*WRITTEN TASK*. Transcribe every entry below word for word, but skip the pictures.

============

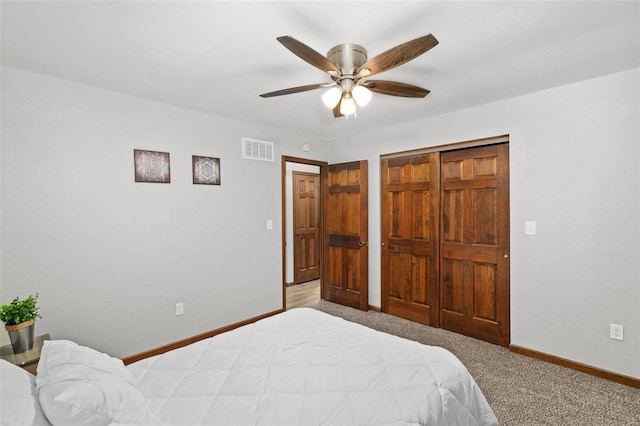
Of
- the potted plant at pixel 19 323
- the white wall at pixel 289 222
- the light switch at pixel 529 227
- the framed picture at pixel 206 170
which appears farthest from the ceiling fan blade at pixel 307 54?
the white wall at pixel 289 222

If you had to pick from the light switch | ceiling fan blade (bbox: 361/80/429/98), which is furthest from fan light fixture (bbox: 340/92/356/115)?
the light switch

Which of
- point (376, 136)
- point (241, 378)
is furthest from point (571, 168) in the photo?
point (241, 378)

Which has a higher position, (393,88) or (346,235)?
(393,88)

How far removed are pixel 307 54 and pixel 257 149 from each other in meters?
2.36

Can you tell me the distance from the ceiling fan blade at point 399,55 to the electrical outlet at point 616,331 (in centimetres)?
271

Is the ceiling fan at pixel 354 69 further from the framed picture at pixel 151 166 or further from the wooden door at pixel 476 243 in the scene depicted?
the framed picture at pixel 151 166

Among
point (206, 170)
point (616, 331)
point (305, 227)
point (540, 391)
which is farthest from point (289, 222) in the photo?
point (616, 331)

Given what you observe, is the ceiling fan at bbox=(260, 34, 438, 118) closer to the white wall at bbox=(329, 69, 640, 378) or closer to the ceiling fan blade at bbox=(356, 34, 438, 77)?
the ceiling fan blade at bbox=(356, 34, 438, 77)

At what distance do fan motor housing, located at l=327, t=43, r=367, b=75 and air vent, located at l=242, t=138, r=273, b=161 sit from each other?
2.04 metres

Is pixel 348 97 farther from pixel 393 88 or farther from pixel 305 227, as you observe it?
pixel 305 227

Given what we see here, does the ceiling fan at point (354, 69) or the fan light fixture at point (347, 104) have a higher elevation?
the ceiling fan at point (354, 69)

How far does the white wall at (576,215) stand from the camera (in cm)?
240

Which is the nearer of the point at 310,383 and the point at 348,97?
the point at 310,383

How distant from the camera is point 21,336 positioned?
5.74 feet
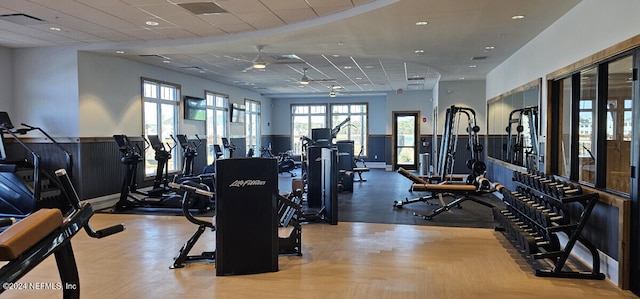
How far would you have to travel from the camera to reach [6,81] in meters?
7.98

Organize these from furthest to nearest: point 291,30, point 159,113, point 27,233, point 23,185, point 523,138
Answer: point 159,113
point 523,138
point 23,185
point 291,30
point 27,233

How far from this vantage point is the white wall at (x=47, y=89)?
25.8 feet

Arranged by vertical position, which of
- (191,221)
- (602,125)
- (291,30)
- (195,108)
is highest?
(291,30)

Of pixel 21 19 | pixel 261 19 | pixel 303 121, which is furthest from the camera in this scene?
pixel 303 121

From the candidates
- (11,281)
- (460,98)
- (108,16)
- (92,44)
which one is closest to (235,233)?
(11,281)

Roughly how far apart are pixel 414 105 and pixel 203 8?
438 inches

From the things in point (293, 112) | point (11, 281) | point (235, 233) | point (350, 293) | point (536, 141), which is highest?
point (293, 112)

============

*ANSWER TO THE PROBLEM*.
Of
- the potted plant at pixel 19 323
- the white wall at pixel 289 222
- the light switch at pixel 529 227
- the framed picture at pixel 206 170
which appears farthest from the ceiling fan blade at pixel 307 54?
the white wall at pixel 289 222

If you had to pick from the light switch | ceiling fan blade (bbox: 361/80/429/98), which is furthest from fan light fixture (bbox: 340/92/356/115)?
the light switch

Which of
- point (376, 136)
- point (241, 378)
is furthest from point (571, 168) in the photo?
point (241, 378)

Which has a higher position, (393,88) or (346,235)?
(393,88)

How far removed are pixel 307 54 and pixel 257 149 from each other in meters?
2.36

Can you tell me the distance from the ceiling fan blade at point 399,55 to the electrical outlet at point 616,331 (in centimetres)?
271

Is the ceiling fan at pixel 354 69 further from the framed picture at pixel 151 166 or further from the wooden door at pixel 476 243 in the scene depicted?
the framed picture at pixel 151 166

Among
point (206, 170)
point (616, 331)
point (305, 227)
point (540, 391)
which is farthest from point (289, 222) in the photo?
point (616, 331)

Given what you observe, is the ceiling fan at bbox=(260, 34, 438, 118) closer to the white wall at bbox=(329, 69, 640, 378) or closer to the ceiling fan blade at bbox=(356, 34, 438, 77)?
the ceiling fan blade at bbox=(356, 34, 438, 77)

At what distance do fan motor housing, located at l=327, t=43, r=367, b=75 and air vent, located at l=242, t=138, r=273, b=161 sit from each other?
2.04 metres

Is pixel 348 97 farther from pixel 393 88 or farther from pixel 305 227, as you observe it?
pixel 305 227

Given what we see here, does the ceiling fan at point (354, 69) or the fan light fixture at point (347, 104) have a higher elevation?
the ceiling fan at point (354, 69)

How far does the white wall at (576,215) stand from the camera (in cm)?
240

Which is the nearer of the point at 310,383 and the point at 348,97?
the point at 310,383

How distant from the camera is point 21,336 positioned?
5.74 feet
How far would you have to travel from the camera to reach [6,81] in meters?
7.98

Organize these from furthest to nearest: point 291,30, point 159,113, point 27,233, point 23,185, point 523,138
Answer: point 159,113
point 523,138
point 23,185
point 291,30
point 27,233

How far from this vantage point is the white wall at (x=47, y=89)?
25.8 feet

Arranged by vertical position, which of
- (191,221)
- (602,125)
- (291,30)
- (195,108)
is highest?
(291,30)

Of pixel 21 19 | pixel 261 19 | pixel 303 121, which is furthest from the camera in this scene?
pixel 303 121

From the candidates
- (11,281)
- (460,98)
- (108,16)
- (92,44)
which one is closest to (235,233)?
(11,281)

Roughly how far apart are pixel 414 105 and pixel 203 8?
438 inches

From the things in point (293, 112) | point (11, 281) | point (235, 233) | point (350, 293) | point (536, 141), which is highest?
point (293, 112)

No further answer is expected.